◆ Work item ◆
Retype the entry on Ariel Amaya precisely as it appears, everything from "Personal information" down to "Pasto / 5 / (0)".

◆ Excerpted text ◆
*****

Ariel Amaya

Personal information
- Full name: Ariel Guillermo Amaya
- Place of birth: Buenos Aires, Argentina
- Position(s): Forward

Senior career*
- Years: Team / Apps / (Gls)
- 1995–1996: Villa Mitre
- 1996–1997: Deportivo Quito / 5 / (0)
- 1998–1999: Olimpo / 7 / (1)
- 1999: Everton /  / (7)
- 2000: Deportivo Pasto / 5 / (0)
- 2000–2001: Aldosivi
- 2001–2002: UANL Tigres
- 2003–2005: Victoria
- 2005: Tiro Federal / – / (–)
- 2006–2007: Sporting Punta Alta / 7 / (0)

= Ariel Amaya =

Argentine footballer

Ariel Guillermo Amaya (born in Buenos Aires, Argentina) is a former Argentine footballer who played for clubs of Argentina, Chile, Mexico and Ecuador.

*****

(Records from a data source)
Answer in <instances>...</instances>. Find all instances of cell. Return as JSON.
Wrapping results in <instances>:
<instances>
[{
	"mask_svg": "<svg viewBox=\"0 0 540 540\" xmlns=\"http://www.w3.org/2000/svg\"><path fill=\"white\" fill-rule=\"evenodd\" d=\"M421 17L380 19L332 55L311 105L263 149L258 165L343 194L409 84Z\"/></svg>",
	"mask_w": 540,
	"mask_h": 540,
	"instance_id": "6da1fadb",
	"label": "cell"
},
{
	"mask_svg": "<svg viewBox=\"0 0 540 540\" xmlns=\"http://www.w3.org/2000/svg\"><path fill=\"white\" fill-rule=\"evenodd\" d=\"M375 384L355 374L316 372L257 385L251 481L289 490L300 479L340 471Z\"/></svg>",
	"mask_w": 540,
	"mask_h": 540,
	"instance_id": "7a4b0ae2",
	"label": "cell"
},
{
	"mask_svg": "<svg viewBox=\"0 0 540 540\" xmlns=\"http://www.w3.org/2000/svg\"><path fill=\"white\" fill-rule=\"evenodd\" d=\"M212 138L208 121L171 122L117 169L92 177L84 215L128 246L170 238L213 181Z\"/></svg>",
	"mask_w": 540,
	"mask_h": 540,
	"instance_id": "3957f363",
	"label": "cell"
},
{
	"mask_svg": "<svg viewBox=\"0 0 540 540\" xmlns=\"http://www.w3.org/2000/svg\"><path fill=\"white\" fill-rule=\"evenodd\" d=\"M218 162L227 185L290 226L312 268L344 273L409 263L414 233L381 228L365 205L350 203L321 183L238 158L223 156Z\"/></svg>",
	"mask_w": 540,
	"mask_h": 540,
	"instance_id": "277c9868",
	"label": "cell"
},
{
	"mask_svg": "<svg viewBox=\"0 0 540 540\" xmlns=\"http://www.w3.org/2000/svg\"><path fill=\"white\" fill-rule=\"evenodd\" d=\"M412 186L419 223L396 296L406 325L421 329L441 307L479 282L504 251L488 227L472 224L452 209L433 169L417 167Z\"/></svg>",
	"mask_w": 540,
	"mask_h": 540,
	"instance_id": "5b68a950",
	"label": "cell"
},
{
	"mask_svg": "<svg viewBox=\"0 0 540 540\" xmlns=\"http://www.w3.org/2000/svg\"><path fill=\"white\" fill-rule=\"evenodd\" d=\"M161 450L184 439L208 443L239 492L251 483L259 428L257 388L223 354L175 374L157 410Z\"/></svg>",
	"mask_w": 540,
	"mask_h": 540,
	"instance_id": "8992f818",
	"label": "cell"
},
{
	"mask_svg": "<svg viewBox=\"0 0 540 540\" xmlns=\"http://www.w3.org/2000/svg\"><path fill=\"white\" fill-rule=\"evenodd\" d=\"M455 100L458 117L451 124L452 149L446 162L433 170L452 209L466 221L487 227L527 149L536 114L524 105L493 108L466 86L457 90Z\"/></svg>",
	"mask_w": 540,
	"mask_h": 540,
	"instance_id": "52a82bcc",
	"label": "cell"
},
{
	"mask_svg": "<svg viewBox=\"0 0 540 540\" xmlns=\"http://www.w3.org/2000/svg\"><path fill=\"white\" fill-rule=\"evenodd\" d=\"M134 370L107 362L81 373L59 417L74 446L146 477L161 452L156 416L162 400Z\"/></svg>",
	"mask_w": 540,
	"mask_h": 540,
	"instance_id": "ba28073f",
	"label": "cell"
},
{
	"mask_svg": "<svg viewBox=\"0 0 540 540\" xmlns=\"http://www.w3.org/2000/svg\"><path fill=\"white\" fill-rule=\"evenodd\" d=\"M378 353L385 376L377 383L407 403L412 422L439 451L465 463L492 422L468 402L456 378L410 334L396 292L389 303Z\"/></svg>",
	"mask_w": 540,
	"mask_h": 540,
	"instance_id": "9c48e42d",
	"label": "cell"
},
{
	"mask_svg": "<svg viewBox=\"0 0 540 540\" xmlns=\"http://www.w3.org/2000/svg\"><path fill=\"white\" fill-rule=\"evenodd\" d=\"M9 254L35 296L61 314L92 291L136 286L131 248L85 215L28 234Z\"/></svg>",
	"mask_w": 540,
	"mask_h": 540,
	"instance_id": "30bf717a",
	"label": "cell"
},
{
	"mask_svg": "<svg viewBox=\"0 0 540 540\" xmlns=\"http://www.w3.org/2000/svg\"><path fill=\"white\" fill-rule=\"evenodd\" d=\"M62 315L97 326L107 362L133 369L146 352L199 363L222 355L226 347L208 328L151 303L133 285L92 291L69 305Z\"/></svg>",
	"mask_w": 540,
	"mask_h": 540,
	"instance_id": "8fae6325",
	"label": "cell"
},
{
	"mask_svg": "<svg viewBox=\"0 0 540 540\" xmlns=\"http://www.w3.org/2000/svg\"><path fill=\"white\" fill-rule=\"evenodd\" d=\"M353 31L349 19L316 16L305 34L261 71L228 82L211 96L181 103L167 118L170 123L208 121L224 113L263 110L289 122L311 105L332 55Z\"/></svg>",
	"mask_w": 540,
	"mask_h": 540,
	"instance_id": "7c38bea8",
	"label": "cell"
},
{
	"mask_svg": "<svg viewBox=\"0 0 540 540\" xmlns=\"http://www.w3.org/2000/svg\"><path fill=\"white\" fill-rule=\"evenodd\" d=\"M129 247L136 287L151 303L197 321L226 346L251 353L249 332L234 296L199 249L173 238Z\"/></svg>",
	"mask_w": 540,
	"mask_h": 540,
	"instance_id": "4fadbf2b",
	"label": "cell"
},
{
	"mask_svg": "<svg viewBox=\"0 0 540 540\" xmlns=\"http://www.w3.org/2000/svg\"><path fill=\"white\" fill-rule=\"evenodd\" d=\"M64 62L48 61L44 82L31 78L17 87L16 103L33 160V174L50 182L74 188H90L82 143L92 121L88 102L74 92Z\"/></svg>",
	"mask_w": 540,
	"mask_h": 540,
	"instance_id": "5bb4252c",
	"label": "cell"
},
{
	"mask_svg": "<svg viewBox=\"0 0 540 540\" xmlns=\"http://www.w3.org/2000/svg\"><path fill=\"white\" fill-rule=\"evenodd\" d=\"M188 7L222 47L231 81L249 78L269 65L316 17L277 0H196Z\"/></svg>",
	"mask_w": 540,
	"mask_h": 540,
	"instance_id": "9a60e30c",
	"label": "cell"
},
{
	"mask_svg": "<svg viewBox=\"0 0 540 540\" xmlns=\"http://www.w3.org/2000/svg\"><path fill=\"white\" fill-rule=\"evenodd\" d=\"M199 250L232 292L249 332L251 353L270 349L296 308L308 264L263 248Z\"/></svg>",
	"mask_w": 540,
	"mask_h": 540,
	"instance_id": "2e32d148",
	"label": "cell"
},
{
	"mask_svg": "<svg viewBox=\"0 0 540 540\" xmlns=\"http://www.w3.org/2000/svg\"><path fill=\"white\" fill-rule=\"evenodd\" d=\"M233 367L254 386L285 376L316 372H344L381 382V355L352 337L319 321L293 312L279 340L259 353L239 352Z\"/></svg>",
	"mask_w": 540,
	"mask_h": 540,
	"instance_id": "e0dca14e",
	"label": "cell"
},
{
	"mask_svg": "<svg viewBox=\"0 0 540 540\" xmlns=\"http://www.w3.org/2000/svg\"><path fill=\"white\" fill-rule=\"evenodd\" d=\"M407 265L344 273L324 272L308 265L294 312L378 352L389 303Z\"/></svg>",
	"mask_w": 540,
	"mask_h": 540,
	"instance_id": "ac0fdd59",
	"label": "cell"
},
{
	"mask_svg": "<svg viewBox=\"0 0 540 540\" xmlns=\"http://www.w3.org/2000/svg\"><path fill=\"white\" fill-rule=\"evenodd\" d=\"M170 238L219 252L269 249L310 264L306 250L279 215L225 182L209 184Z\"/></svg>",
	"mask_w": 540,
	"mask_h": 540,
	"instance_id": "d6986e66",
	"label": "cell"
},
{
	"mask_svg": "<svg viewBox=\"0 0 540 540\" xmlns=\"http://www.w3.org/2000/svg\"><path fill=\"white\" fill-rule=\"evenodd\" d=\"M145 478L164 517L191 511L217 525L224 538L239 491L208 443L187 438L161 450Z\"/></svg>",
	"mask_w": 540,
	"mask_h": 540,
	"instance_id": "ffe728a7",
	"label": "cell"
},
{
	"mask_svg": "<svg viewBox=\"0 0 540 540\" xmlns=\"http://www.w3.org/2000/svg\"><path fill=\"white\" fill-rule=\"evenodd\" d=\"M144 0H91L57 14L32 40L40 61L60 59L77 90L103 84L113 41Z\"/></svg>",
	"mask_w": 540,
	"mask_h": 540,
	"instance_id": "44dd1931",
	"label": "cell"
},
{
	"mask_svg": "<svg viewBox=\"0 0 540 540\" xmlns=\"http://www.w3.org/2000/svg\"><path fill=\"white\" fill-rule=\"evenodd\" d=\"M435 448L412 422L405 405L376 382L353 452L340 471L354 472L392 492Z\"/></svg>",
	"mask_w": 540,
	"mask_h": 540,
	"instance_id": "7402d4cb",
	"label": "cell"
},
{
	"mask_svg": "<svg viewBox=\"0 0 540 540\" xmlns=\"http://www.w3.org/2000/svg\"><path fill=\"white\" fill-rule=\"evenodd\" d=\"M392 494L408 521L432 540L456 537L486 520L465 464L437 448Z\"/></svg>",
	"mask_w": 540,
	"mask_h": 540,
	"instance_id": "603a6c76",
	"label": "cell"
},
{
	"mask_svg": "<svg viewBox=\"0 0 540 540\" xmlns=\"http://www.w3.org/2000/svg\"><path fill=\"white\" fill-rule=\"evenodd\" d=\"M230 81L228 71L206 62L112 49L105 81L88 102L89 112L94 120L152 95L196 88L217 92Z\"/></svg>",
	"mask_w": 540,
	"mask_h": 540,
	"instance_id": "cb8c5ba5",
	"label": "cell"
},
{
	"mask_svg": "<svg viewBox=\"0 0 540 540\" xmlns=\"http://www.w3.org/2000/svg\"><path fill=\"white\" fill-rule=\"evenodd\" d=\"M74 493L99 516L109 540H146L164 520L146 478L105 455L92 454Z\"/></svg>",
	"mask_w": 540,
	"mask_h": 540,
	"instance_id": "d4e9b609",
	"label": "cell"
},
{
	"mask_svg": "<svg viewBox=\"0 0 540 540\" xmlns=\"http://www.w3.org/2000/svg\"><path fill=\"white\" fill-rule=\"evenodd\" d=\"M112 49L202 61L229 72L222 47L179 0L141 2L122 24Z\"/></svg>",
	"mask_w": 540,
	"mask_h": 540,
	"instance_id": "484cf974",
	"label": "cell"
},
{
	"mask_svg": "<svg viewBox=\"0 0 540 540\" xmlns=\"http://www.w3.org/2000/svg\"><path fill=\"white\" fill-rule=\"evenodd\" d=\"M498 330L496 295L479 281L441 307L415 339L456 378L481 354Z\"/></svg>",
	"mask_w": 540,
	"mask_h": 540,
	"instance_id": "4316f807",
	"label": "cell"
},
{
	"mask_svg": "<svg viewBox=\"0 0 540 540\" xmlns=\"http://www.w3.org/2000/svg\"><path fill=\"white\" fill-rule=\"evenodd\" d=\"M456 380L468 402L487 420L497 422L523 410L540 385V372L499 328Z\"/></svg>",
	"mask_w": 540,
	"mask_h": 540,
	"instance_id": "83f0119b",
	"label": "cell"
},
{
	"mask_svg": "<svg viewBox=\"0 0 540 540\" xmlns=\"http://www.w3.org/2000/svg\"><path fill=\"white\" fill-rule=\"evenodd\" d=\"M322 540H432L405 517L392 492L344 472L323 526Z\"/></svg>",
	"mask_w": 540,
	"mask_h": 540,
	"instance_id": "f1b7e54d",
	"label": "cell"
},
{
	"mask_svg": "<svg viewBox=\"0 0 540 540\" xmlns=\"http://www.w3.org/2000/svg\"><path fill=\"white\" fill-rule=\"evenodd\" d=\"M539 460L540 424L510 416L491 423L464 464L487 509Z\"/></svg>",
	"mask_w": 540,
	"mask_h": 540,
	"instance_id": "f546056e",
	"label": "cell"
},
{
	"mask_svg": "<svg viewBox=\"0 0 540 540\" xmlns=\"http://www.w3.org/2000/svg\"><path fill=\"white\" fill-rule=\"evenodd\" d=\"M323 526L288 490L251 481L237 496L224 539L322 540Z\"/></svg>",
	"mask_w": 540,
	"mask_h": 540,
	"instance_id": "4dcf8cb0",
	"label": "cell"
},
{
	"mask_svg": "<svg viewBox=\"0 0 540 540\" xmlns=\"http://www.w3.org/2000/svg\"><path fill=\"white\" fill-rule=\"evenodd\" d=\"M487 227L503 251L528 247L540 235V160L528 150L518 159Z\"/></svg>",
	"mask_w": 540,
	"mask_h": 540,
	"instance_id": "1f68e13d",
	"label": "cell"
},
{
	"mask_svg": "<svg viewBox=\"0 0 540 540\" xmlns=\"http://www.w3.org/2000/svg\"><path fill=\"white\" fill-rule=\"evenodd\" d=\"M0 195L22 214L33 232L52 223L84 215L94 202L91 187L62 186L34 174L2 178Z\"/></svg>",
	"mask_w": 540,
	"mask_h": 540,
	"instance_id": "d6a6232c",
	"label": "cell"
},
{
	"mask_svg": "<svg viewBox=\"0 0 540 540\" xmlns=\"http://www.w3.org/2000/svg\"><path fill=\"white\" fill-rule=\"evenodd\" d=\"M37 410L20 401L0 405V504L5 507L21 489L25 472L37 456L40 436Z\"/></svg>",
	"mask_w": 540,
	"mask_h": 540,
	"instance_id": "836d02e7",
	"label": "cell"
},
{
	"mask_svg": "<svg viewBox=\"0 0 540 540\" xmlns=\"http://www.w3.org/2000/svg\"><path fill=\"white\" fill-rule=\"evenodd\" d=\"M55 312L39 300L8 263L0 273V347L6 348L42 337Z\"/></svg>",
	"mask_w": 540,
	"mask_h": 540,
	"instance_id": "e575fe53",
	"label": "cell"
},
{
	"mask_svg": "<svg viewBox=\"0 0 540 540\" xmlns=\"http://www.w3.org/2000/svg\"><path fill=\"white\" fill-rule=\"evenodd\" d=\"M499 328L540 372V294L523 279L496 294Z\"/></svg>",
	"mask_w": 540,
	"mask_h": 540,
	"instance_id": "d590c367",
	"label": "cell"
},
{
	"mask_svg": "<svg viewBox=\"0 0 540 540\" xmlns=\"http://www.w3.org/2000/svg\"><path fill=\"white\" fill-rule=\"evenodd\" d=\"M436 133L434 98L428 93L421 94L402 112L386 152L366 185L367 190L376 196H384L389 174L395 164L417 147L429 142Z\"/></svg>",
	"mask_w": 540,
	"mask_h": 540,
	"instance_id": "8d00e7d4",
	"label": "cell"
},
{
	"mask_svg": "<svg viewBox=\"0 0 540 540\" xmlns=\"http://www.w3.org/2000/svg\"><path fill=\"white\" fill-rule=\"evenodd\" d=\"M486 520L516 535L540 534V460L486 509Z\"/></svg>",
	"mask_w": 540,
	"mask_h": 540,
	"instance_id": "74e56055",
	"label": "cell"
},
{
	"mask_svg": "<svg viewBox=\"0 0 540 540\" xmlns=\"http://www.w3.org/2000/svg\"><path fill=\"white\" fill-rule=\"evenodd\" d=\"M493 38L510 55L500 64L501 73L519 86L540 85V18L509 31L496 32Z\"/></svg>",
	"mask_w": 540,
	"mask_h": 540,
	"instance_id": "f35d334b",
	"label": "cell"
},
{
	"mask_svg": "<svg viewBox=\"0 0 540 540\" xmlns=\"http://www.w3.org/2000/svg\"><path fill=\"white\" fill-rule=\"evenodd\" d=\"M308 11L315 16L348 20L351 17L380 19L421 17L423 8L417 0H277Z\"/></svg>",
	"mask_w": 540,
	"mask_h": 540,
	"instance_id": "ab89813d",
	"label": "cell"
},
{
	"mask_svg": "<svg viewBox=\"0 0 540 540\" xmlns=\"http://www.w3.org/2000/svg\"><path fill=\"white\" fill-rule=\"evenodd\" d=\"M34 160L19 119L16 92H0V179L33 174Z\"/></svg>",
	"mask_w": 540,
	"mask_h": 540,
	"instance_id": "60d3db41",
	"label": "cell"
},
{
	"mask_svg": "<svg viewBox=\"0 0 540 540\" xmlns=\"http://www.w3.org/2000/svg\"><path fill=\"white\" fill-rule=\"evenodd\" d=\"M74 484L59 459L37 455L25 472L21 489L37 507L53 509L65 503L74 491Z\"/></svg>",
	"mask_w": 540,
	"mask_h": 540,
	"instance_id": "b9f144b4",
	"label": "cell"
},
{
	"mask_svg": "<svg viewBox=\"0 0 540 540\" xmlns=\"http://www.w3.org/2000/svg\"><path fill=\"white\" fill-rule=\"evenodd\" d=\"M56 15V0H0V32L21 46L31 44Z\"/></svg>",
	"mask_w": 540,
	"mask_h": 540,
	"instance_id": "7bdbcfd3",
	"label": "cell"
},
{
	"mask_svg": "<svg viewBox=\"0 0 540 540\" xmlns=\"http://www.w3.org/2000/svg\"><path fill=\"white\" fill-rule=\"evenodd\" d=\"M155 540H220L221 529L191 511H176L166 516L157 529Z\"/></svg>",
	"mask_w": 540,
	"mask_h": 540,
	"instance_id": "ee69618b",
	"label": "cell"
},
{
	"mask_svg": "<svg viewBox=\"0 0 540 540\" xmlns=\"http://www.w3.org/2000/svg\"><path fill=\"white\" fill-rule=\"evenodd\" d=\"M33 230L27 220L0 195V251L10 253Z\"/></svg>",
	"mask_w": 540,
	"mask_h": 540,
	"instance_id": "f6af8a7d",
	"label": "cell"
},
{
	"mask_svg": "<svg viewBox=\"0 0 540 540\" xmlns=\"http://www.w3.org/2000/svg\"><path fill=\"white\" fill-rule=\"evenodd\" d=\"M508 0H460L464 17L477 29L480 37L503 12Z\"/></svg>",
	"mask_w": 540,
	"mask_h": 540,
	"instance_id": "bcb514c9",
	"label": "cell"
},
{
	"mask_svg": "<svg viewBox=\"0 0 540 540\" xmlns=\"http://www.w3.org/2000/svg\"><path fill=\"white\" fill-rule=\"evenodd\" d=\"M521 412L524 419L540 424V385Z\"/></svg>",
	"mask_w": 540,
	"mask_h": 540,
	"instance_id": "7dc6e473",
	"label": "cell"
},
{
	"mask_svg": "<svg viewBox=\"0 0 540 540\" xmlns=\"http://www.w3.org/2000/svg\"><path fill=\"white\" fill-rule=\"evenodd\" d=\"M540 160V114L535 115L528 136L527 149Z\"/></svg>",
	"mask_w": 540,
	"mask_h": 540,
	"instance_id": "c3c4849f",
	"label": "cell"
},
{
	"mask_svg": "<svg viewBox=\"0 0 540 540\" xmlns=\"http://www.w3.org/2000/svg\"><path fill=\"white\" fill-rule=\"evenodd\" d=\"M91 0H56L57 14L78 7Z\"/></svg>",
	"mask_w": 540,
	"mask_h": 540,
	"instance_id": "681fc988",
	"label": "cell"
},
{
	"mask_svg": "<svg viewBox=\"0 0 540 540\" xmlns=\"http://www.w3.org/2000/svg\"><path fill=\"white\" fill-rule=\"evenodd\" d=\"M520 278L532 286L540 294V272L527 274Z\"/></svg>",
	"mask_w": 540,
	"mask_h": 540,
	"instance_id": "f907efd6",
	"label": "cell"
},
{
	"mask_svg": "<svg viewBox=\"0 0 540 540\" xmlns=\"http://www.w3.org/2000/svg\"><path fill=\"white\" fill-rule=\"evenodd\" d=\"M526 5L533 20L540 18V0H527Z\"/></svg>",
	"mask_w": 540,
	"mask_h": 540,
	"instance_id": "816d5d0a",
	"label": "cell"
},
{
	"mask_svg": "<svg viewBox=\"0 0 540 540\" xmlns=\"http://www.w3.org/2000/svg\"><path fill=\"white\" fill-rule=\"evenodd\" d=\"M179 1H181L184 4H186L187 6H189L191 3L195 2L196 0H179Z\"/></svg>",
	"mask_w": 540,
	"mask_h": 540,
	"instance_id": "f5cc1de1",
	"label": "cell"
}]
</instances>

*****

◆ Solution ◆
Personal information
- Full name: Ariel Guillermo Amaya
- Place of birth: Buenos Aires, Argentina
- Position(s): Forward

Senior career*
- Years: Team / Apps / (Gls)
- 1995–1996: Villa Mitre
- 1996–1997: Deportivo Quito / 5 / (0)
- 1998–1999: Olimpo / 7 / (1)
- 1999: Everton /  / (7)
- 2000: Deportivo Pasto / 5 / (0)